More than 150 people, many of them Hispanic, showed up in Carson City and by teleconference in Las Vegas to testify for Senate Bill 303.
Kihuen said the turnout at the meeting was the largest by the Latino population at any legislative hearing this year. The hearing was scheduled on Latino Lobby Day.
This bill would create driver-privilege cards that could be used by undocumented residents or by college students, senior citizens and others who don’t think they need a full-fledged license.
The licenses could not be used for federal or state identification purposes, such as boarding planes, and law enforcement authorities could not use them for immigration purposes.
Senate Majority Leader Mo Denis, D-Las Vegas, expects 60,000 to 62,000 people will acquire the cards initially. There are thought to be more than 100,000 undocumented residents living in Nevada.
Not one person expressed opposition to the bill during the Senate Transportation Committee hearing.

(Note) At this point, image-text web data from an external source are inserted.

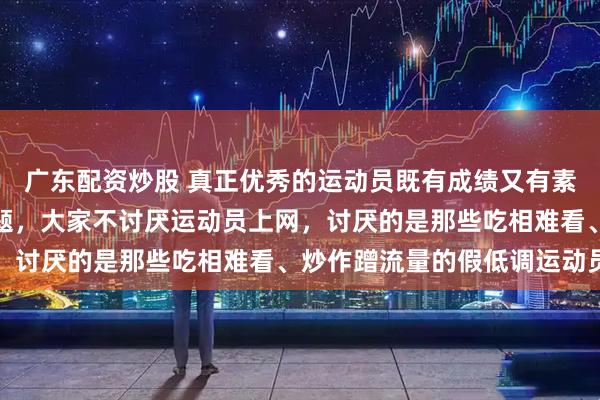 广东配资炒股 真正优秀的运动员既有成绩又有素养，不在网络上制造话题，大家不讨厌运动员上网，讨厌的是那些吃相难看、炒作蹭流量的假低调运动员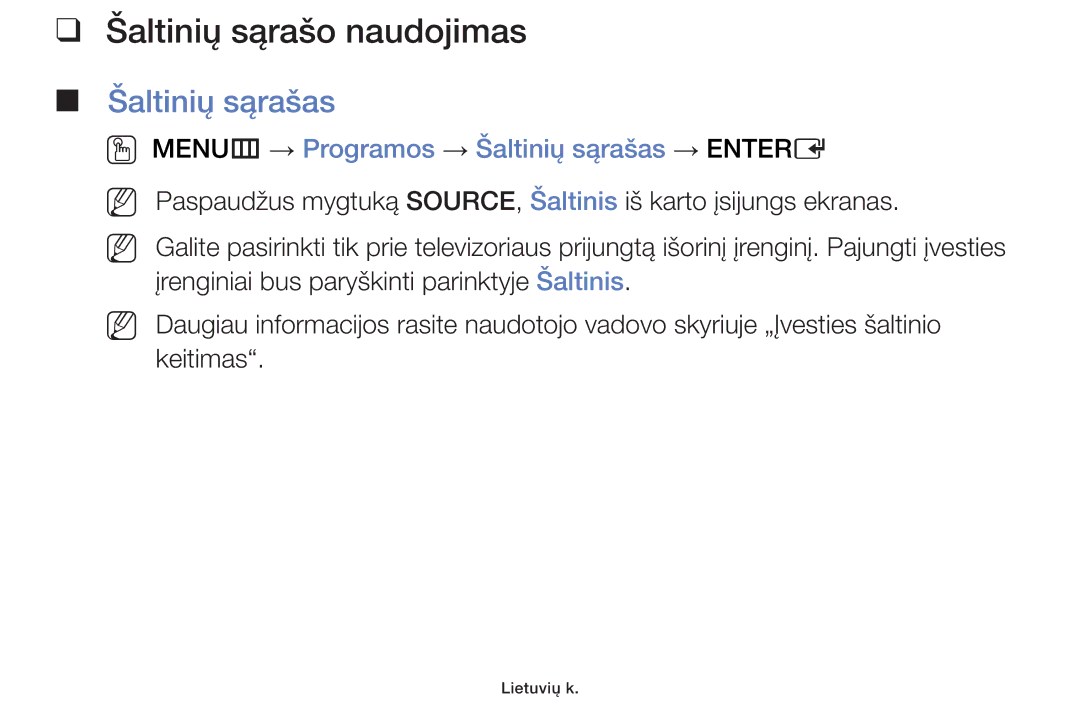 Samsung UE42F5070SSXZG, UE42F5000AWXZG Šaltinių sąrašo naudojimas, OO MENUm → Programos → Šaltinių sąrašas → Entere 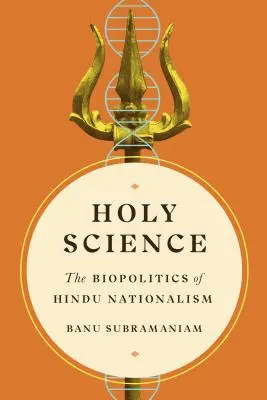 La scienza sacra: La biopolitica del nazionalismo indù - Holy Science: The Biopolitics of Hindu Nationalism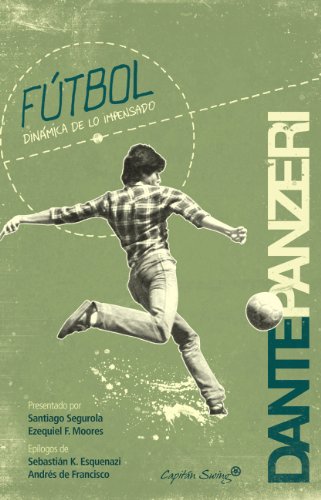 Fútbol. Dinámica de lo impensado (Entrelineas)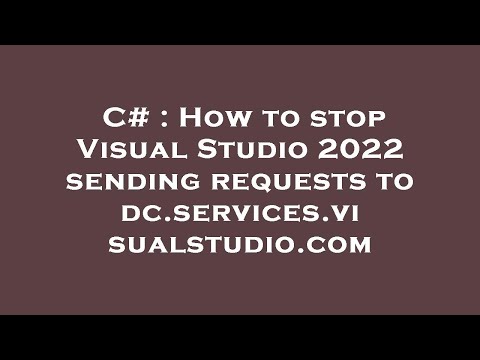 C# : How to stop Visual Studio 2022 sending requests to dc.services.visualstudio.com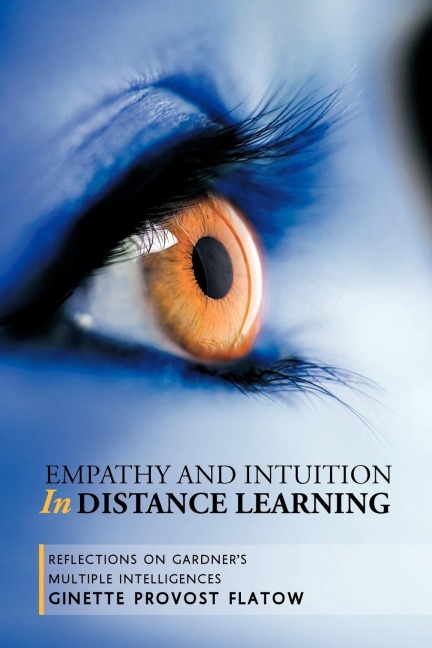 Empathy and Intuition in Distance Learning: Reflections on Gardners Multiple Intelligences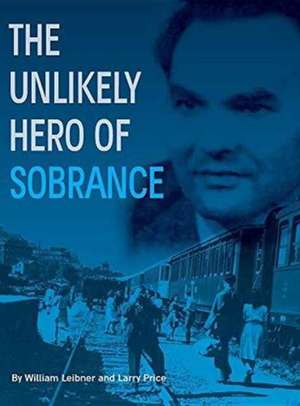 The Unlikely Hero of Sobrance de William Leibner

Denis, who spoke briefly in Spanish, said he will work quickly on proposed amendments sought by the Department of Motor Vehicles and others.
Troy Dillard, the interim DMV director, said the drivers privilege card program could start Jan. 1.
The bill has support of both Republican and Democratic leaders.
“This is about public safety,” said Denis, the bill’s primary sponsor. “People drive even when they don’t have valid driver’s licenses. That is not only illegal but dangerous.”
Testimony also was given by Utah state Sens. Luz Robles, D-Salt Lake City, and Curt Bramble, R-Provo. Utah was the first state in 2005 to approve a driving privilege law. New Mexico and Washington have similar laws.
“It allows for all our citizens to be safe,” Robles said.
Kihuen, D-Las Vegas, contended that having driver-privilege cards would help the economy and bring tax dollars to state government.
“People will pay for the licenses, they will purchase auto insurance, they will buy cars, they will drive to stores, they will take trips,” he said. ”Unlicensed drivers made our roads more dangerous.”
He added 14 percent of accidents are caused by unlicensed drivers. The total cost of those accidents is $4.1 billion a year.
The Nevada bill — like the Utah law — calls for one-year driving privilege cards, at $22 apiece.
Bramble said Utah now has an unlicensed driver rate of just 2.7 percent.